V-İLGİLİ HUKUK KURALLARI VE İNCELEME:
Davanın, yasal dayanağı 5510 sayılı Sosyal Sigortalar ve Genel Sağlık Sigortası Kanununun 56"ncı maddesinin ikinci fıkrasıdır. Fıkrada “Eşinden boşandığı halde, boşandığı eşiyle fiilen birlikte yaşadığı belirlenen eş ve çocukların, bağlanmış olan gelir ve aylıkları kesilir. Bu kişilere ödenmiş olan tutarlar, 96"ncı madde hükümlerine göre geri alınır.” düzenlemesine yer verilmiştir. Anılan madde 01.10.2008 tarihinde yürürlüğe girmiştir.

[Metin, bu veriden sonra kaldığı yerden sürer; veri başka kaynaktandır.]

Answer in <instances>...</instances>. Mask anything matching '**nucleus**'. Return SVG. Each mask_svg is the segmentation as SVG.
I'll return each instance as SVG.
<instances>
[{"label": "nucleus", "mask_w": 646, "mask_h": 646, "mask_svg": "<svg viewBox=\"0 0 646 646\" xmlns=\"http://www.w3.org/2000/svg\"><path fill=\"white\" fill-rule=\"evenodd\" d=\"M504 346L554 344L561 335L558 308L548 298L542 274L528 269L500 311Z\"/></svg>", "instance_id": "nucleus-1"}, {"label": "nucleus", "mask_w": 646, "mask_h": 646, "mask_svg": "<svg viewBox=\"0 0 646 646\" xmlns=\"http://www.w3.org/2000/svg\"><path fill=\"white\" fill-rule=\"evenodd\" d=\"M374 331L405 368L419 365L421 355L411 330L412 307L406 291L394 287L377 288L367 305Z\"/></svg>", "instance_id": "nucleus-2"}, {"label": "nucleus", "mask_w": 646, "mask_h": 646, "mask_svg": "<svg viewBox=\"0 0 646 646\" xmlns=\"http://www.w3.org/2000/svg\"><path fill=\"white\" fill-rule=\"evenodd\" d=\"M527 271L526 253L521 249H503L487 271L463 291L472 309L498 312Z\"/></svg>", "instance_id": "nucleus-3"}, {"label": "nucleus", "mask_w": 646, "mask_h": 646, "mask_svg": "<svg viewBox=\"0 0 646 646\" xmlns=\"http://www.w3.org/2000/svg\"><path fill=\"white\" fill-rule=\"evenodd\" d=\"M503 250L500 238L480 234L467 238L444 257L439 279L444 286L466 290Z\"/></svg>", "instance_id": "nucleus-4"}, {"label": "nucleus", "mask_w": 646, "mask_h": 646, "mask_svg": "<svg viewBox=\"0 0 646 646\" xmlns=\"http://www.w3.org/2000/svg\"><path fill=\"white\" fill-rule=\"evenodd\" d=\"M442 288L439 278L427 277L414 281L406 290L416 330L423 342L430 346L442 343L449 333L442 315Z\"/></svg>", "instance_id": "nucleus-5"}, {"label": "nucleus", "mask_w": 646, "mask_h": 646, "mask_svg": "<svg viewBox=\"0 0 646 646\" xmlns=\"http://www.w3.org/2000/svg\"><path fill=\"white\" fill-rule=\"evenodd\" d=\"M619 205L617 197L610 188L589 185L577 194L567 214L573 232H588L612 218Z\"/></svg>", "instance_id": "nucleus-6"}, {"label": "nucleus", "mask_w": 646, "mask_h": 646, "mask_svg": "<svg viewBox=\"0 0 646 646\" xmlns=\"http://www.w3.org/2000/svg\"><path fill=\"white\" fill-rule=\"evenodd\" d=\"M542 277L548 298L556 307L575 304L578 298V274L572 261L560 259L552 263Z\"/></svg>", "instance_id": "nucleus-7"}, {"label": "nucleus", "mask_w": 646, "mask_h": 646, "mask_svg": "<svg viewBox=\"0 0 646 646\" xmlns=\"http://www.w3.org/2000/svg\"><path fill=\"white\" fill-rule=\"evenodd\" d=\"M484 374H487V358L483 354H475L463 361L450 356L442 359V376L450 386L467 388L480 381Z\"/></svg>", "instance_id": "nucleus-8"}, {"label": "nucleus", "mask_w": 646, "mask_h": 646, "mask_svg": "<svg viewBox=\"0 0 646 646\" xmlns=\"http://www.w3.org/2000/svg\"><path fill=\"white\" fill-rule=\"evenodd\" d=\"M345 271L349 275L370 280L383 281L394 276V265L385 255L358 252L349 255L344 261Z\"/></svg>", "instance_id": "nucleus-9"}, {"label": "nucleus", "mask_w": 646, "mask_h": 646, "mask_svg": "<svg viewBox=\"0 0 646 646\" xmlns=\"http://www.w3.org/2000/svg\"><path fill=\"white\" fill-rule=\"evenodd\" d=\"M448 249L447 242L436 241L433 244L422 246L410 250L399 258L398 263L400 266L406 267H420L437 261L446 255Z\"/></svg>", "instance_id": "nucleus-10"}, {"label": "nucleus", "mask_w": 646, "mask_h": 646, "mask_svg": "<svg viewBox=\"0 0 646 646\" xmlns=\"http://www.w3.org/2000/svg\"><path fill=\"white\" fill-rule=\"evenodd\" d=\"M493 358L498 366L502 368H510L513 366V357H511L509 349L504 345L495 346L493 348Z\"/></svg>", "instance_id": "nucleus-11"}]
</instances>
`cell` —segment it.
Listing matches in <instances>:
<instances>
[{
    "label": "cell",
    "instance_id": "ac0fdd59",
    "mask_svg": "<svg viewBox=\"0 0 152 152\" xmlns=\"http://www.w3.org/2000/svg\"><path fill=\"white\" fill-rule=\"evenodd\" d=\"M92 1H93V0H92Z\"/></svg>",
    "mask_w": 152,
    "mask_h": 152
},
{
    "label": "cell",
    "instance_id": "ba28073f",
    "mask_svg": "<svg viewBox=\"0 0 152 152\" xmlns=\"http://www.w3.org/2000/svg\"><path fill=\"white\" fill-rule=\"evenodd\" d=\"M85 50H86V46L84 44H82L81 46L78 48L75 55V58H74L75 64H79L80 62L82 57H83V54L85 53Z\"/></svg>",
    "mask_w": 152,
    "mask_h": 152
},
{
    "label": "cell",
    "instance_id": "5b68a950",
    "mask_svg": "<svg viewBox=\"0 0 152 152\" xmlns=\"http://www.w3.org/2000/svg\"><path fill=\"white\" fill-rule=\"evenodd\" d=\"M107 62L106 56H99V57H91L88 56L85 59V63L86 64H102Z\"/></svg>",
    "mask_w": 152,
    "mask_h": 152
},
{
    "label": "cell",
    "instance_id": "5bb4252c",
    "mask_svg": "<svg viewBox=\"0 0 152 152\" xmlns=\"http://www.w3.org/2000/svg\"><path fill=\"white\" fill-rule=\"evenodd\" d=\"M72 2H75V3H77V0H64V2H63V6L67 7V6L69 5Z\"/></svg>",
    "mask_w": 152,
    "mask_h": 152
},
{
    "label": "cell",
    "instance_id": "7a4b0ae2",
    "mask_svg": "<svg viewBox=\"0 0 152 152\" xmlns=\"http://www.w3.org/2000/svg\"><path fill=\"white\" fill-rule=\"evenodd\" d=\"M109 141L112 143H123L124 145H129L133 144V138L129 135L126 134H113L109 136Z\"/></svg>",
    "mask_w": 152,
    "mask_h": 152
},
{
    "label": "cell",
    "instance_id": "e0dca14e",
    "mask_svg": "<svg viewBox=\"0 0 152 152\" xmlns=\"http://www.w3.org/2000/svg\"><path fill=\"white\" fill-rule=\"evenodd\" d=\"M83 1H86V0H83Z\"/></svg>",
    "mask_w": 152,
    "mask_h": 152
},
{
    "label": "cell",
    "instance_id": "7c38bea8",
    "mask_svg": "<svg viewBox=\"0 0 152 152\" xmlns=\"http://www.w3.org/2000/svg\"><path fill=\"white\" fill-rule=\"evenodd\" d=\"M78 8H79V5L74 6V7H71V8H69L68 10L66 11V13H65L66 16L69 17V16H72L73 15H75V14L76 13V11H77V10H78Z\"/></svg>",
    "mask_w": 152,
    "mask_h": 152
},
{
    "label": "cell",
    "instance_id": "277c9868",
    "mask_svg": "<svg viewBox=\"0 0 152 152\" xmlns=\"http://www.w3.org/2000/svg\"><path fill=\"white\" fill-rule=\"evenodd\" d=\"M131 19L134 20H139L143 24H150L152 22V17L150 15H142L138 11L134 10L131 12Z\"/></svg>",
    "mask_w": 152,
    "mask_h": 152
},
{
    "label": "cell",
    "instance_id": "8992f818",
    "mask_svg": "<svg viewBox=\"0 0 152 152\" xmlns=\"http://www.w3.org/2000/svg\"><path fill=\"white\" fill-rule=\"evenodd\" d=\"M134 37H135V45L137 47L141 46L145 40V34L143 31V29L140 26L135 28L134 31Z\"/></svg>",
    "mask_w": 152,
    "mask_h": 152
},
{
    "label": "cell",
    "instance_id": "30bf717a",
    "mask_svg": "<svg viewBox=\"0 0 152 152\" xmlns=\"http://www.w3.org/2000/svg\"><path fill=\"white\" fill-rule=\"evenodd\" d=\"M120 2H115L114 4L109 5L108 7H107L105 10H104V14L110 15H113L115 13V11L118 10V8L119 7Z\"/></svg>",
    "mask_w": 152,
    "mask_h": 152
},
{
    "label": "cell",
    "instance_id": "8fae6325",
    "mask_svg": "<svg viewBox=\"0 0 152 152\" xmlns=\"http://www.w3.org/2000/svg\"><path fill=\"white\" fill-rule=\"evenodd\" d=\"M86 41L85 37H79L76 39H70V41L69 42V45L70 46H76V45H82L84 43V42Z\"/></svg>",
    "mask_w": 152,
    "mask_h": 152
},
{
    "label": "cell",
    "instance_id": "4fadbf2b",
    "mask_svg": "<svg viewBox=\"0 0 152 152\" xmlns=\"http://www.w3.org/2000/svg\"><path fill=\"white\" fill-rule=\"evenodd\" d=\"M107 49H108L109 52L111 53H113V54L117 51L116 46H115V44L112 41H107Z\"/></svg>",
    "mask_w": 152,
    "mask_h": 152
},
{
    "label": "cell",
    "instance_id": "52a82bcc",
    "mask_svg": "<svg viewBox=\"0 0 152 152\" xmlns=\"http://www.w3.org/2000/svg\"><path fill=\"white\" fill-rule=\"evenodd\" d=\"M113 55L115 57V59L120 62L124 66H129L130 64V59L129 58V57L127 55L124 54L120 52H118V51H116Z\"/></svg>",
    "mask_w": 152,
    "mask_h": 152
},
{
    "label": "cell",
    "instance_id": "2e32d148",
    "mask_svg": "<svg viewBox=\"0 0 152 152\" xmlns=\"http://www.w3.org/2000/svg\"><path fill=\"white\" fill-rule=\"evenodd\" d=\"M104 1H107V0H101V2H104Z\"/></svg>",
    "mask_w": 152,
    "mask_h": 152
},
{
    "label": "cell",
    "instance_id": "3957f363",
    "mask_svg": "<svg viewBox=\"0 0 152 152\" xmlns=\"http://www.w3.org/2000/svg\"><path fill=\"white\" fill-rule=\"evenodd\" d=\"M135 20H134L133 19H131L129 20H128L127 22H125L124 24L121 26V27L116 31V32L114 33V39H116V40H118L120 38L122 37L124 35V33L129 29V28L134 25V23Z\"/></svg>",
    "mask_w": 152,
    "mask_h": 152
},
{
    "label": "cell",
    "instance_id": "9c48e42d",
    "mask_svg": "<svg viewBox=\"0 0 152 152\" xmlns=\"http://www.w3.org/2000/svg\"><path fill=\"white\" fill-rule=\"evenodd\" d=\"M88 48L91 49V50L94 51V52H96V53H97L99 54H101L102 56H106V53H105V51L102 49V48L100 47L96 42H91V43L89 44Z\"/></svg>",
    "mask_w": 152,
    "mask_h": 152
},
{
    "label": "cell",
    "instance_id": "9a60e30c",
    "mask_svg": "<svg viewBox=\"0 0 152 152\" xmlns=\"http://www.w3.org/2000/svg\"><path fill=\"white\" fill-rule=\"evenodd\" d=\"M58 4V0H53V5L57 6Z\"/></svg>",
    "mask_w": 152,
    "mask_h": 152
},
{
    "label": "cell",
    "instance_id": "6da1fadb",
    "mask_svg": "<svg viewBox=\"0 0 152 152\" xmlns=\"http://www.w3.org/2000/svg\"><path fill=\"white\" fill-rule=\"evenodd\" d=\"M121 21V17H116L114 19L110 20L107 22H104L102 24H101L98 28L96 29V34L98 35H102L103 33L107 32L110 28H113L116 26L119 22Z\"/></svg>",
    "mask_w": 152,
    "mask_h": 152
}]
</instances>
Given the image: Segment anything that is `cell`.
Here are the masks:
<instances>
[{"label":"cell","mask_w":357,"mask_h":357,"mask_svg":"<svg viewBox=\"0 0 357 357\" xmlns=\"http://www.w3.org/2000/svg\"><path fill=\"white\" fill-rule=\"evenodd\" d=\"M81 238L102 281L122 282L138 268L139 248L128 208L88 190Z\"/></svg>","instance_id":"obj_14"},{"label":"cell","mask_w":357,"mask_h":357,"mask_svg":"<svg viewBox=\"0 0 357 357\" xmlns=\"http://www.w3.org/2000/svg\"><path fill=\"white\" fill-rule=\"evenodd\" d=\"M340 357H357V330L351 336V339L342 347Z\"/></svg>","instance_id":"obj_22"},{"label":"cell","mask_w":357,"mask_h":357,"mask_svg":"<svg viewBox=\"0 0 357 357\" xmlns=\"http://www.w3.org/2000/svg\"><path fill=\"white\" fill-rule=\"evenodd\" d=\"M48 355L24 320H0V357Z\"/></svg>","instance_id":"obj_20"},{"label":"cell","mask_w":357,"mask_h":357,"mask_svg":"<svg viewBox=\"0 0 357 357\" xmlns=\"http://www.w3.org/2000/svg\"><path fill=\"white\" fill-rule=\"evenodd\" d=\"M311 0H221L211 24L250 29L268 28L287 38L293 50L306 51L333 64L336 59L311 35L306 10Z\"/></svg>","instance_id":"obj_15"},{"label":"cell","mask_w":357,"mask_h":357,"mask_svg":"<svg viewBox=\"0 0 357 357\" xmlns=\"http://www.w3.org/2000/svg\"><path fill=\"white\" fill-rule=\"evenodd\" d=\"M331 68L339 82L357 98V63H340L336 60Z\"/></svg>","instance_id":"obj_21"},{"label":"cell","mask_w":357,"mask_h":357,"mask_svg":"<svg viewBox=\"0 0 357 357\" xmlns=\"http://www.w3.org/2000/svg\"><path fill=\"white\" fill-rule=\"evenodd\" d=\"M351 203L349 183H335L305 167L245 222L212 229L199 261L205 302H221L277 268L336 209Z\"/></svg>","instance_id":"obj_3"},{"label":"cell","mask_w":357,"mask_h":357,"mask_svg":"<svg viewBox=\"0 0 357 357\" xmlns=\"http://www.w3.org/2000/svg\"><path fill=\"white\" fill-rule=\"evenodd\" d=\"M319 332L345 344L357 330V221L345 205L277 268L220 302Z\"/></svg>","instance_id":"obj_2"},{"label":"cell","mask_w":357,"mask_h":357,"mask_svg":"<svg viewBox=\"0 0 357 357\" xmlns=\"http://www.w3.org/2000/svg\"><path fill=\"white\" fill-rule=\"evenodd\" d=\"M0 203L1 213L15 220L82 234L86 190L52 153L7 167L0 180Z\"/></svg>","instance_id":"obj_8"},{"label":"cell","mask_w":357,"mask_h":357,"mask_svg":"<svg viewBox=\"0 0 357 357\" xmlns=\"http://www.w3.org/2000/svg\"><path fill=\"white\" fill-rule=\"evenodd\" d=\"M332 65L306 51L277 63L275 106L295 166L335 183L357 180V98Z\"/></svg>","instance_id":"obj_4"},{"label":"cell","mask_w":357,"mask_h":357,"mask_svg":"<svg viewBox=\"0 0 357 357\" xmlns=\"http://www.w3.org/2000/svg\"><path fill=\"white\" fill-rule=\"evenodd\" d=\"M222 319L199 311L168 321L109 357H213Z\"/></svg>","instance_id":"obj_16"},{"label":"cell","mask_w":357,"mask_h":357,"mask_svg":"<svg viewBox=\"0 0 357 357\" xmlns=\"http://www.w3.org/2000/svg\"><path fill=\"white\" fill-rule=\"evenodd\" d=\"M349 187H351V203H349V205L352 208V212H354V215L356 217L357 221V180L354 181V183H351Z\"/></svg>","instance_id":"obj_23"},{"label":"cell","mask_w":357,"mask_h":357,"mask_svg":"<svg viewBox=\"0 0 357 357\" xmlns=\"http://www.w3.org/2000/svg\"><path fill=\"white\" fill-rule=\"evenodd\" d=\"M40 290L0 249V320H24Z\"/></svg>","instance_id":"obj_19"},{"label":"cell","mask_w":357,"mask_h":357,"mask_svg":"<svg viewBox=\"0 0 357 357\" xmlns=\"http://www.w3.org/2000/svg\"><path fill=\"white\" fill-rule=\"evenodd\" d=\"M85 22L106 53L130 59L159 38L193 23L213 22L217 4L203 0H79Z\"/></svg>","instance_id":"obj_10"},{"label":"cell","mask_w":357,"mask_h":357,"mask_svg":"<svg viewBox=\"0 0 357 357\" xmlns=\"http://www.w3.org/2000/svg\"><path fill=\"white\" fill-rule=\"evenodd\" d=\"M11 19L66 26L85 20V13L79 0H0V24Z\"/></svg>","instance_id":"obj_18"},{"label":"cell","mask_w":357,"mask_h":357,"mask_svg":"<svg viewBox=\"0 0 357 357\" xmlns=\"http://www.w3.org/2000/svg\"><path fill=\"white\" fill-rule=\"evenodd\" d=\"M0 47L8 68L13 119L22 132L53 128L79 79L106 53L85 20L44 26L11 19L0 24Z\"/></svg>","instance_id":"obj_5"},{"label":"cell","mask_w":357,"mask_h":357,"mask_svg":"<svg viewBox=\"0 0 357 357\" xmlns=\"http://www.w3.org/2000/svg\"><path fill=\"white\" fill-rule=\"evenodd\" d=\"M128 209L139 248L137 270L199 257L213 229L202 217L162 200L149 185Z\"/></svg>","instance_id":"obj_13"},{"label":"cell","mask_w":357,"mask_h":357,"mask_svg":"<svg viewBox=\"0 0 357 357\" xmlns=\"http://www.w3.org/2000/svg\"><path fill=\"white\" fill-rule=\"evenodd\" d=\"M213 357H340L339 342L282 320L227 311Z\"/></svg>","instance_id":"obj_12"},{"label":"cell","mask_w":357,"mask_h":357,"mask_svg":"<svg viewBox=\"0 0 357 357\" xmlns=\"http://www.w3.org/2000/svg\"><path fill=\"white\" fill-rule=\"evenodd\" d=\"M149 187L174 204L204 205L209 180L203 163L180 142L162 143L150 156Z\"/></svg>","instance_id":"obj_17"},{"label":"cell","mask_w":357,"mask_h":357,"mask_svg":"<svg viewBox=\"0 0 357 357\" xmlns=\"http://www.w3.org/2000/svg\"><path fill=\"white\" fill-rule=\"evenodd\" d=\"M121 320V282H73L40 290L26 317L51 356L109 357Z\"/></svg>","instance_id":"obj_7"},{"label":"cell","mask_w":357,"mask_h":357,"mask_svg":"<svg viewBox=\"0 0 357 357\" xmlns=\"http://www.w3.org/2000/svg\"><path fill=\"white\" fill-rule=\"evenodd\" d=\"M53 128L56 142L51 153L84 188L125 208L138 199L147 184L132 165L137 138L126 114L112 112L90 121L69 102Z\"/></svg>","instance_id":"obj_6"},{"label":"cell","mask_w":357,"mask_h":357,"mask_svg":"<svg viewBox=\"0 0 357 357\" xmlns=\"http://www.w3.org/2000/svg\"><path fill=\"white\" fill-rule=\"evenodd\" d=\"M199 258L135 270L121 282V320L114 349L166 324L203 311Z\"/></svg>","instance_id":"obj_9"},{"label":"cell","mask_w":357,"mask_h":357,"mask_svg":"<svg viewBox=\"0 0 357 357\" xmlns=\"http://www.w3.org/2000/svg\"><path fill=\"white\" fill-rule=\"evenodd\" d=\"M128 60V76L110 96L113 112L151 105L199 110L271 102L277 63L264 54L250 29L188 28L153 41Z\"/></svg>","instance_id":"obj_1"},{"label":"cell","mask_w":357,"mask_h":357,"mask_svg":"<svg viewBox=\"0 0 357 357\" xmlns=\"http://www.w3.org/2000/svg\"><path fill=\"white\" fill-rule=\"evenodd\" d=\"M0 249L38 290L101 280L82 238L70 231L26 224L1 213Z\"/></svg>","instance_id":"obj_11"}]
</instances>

5510 sayılı Kanunun 56"ncı maddesinin ikinci fıkrasında daha önceki sosyal güvenlik kanunlarında yer almayan, boşanılan eşle fiilen (eylemli olarak) birlikte yaşama olgusu, gelir-aylık kesme nedeni olarak düzenlendiği gibi, eylemli olarak birlikte yaşama, aynı zamanda gelir-aylık bağlama engeli olarak da benimsenmiştir. Burada, eylemli olarak birlikte yaşama olgusunun/durumunun tanımlanması, hukuki sınır ve çerçevesinin çizilip ortaya konulması önem arz etmektedir. Taraflar arasında hangi hukuki sebep ve maddi vakıaya dayanmış olursa olsun sona ermiş evlilik birliğinin hak ve yükümlülüklerinin sürdürüldüğü beraberlikler veya kesinleşmiş yargı kararına bağlı olarak gerçekleşmiş boşanmanın var olan-olası sonuçlarını ortadan kaldırıcı/giderici nitelikteki birliktelikler madde kapsamında değerlendirilmeli, ortak çocuk-çocuklar yönünden, boşanma kararına bağlanan veya bağlanmayan kişisel ilişkilerin yürütülmesini sağlamaya yönelik olarak, eşlerin belirli aralıklarda ve günlerde zorunlu şekilde bir araya gelmeleri durumunda ise kanun koyucunun bu türden ilişkinin varlığının gelir-aylık bağlanmaması veya kesilmesi nedeni olarak öngörmediği kabul edilmeli, boşanılan eşle kurulan-yürütülen ilişkinin, eylemli olarak birlikte yaşama kavramı kapsamında yer alıp almadığı dikkatlice irdelenerek saptama yapılmalıdır.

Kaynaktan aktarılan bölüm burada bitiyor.